**What is needed**
For the entries below, copy exactly the line that contains "black rose bw" through the line that contains "Die Orangen sind gerade reif!", both ends included, and exclude all pictures.

**Given records**
#####
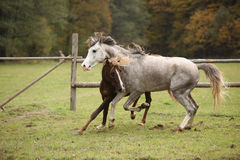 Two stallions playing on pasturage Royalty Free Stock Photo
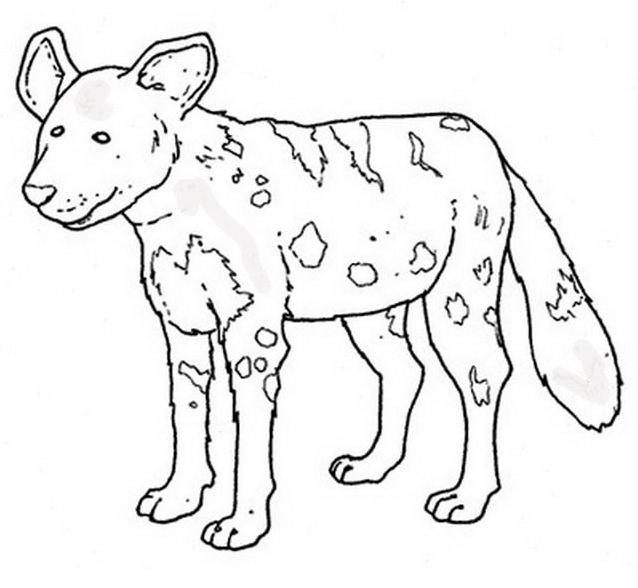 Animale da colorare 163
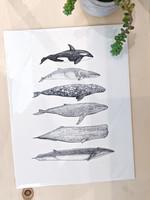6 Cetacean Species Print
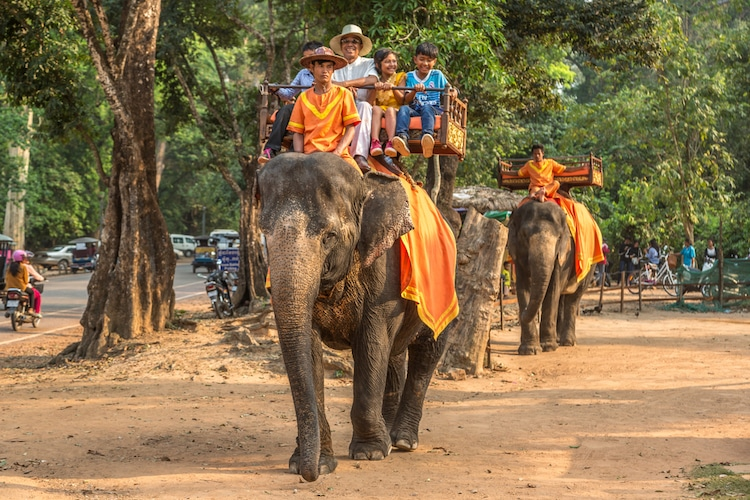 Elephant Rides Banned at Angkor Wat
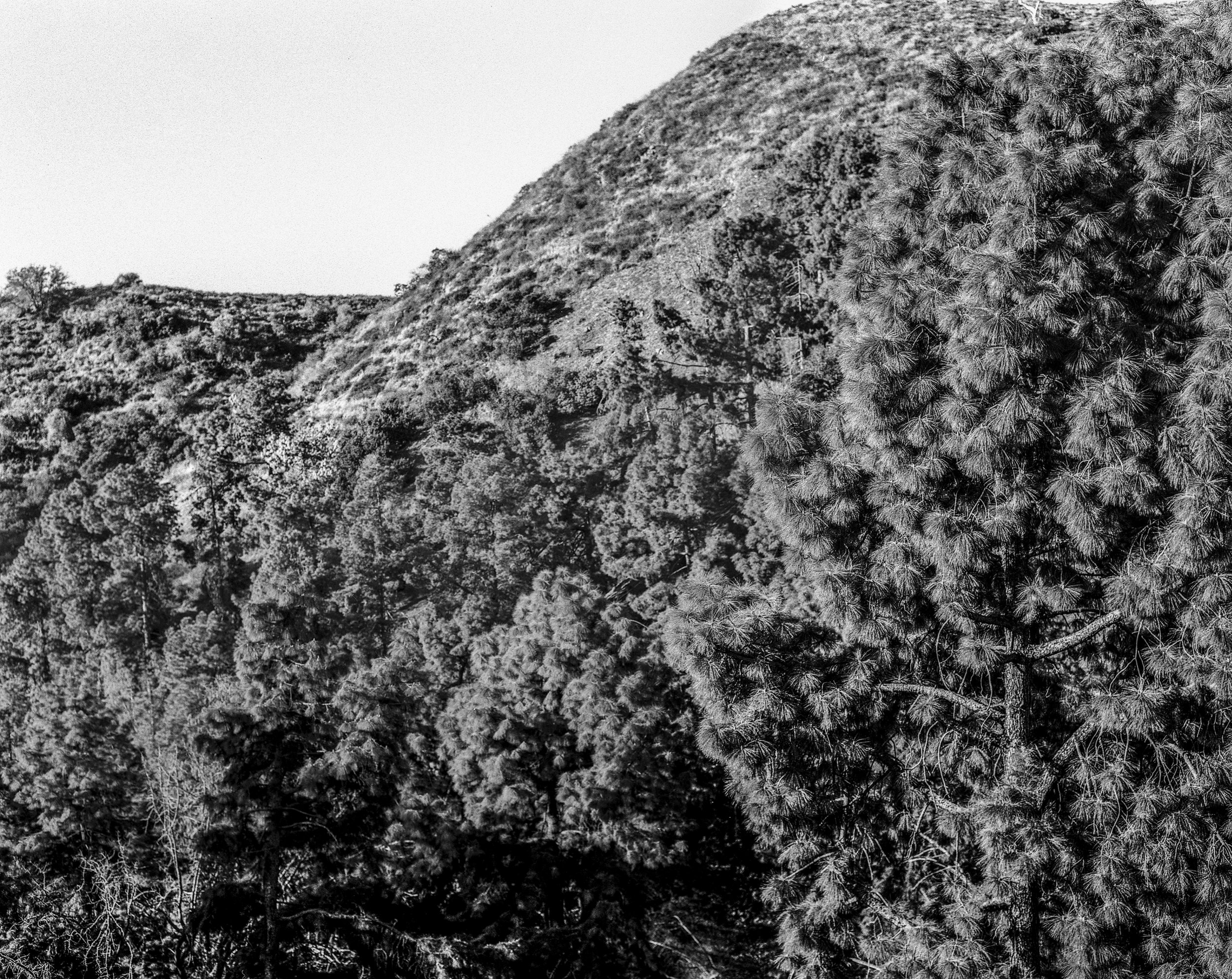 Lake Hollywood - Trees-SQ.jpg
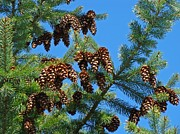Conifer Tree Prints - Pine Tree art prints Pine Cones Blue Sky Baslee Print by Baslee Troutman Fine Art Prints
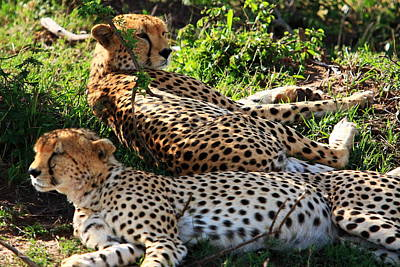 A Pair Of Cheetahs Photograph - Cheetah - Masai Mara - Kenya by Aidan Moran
#####
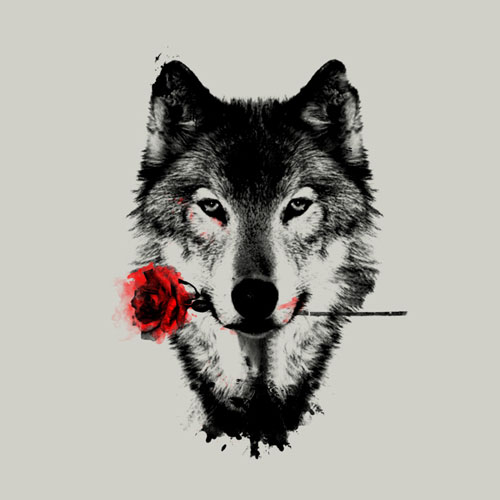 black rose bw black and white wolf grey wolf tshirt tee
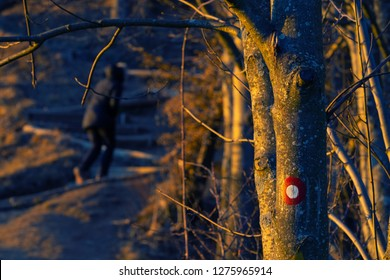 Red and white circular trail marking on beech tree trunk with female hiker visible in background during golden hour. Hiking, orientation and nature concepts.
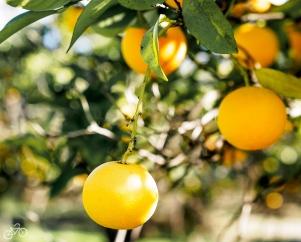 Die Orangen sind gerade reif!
#####
**Written answer**
 black rose bw black and white wolf grey wolf tshirt tee
 Red and white circular trail marking on beech tree trunk with female hiker visible in background during golden hour. Hiking, orientation and nature concepts.
 Die Orangen sind gerade reif!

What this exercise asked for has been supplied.